We have interactive dashboards that help local institutions, employers, organizations, and individuals to make informed decisions. Our CORI tool helps 2-year and 4-year colleges, apprenticeship providers, employers, and K-12 schools understand the career pathways and in-demand jobs available in their region, so they can plan and scale programs that will support student access to those opportunities. Our Labor Market and Credential Data Dashboard indicates in-demand jobs that offer a family-sustaining wage, and what credentials are needed to obtain those jobs, so students and families can find the best pathways to their career goals.
The STEM by the Numbers reports help our STEM Network partners know if regional systems are supporting more students, especially rural students, students of color, girls and young women, and those experiencing poverty. And we produce reports. We work with early learning leaders and organizations to develop a collection of resources, called State of the Children, which illustrate the economic impacts of childcare on Washington families, the state of the early learning workforce in Washington, data on affordability, access and quality, the impacts of COVID-19 on our early systems, and more.

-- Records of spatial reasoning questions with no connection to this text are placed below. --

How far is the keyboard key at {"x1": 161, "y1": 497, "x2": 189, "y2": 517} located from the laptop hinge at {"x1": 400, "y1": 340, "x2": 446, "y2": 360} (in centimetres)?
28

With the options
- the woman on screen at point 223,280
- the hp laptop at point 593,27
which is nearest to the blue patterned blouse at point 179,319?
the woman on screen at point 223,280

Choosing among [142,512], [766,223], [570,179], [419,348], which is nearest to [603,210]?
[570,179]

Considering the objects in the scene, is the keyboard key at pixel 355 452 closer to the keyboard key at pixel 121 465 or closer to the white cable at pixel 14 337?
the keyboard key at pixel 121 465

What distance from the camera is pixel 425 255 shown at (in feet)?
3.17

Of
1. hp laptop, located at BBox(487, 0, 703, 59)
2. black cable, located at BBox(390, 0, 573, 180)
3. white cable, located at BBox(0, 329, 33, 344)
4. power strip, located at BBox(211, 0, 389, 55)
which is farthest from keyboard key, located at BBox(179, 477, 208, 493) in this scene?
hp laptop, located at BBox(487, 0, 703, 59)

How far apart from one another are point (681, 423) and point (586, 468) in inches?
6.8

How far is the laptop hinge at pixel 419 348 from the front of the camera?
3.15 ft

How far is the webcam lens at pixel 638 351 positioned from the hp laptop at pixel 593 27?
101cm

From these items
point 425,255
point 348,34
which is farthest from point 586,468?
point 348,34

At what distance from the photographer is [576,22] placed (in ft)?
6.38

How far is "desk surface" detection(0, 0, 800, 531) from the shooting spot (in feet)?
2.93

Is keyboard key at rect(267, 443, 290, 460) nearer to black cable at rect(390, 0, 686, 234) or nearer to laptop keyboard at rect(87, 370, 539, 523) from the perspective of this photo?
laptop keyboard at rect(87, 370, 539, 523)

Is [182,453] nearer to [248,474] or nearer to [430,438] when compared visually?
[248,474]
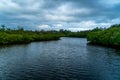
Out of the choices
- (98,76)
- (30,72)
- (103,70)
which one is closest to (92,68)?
(103,70)

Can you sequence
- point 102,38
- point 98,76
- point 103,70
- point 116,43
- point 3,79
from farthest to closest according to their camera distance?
point 102,38 → point 116,43 → point 103,70 → point 98,76 → point 3,79

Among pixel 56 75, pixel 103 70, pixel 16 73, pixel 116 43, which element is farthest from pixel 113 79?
pixel 116 43

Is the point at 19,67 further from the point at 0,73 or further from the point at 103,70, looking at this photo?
the point at 103,70

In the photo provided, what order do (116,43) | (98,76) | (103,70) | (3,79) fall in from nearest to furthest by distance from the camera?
(3,79)
(98,76)
(103,70)
(116,43)

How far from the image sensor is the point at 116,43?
5709 inches

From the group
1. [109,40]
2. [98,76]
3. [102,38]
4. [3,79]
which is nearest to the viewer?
[3,79]

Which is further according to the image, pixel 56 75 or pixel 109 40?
pixel 109 40

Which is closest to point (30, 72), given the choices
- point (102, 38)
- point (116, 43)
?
point (116, 43)

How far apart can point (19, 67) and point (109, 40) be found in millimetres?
105411

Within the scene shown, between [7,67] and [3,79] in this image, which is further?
[7,67]

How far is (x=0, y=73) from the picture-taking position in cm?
5738

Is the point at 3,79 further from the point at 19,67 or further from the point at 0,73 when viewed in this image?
the point at 19,67

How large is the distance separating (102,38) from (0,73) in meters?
127

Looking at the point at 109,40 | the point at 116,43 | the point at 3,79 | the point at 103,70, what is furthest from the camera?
the point at 109,40
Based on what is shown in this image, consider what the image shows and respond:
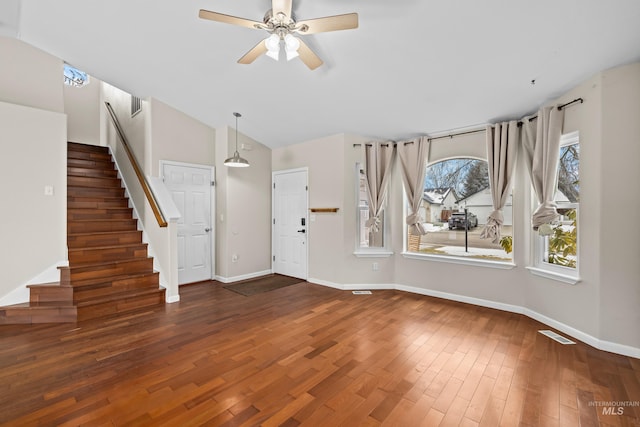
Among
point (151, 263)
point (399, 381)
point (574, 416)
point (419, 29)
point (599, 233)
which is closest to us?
point (574, 416)

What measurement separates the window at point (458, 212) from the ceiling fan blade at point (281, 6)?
3229 mm

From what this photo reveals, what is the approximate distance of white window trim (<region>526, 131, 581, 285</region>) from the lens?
2992mm

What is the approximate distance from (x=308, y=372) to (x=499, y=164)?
3412mm

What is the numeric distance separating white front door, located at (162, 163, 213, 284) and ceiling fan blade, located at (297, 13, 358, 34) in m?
3.67

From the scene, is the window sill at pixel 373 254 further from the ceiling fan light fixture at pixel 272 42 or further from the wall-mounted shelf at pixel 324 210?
the ceiling fan light fixture at pixel 272 42

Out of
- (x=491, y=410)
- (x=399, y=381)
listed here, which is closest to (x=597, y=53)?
(x=491, y=410)

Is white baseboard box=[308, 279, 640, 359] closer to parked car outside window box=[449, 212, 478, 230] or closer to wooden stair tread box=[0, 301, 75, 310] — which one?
parked car outside window box=[449, 212, 478, 230]

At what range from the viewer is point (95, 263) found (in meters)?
3.99

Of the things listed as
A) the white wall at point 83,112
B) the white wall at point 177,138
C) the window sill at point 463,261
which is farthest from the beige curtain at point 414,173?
the white wall at point 83,112

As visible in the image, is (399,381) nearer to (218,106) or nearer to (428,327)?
(428,327)

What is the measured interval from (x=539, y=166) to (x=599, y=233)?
0.92 m

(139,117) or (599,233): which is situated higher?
(139,117)

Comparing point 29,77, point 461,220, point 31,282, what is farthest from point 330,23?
point 31,282

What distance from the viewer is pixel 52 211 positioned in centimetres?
378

From the beginning to end, partnership is a critical strategy for our work and one that enables the collective to authentically engage communities, identify effective localized solutions, and see them through in order to make lasting, equitable change for generations of students in the state of Washington.
Through collaboration with our STEM Network partners, state agencies, business leaders, legislative advocates, education institutions, and local communities, we’re creating lasting change.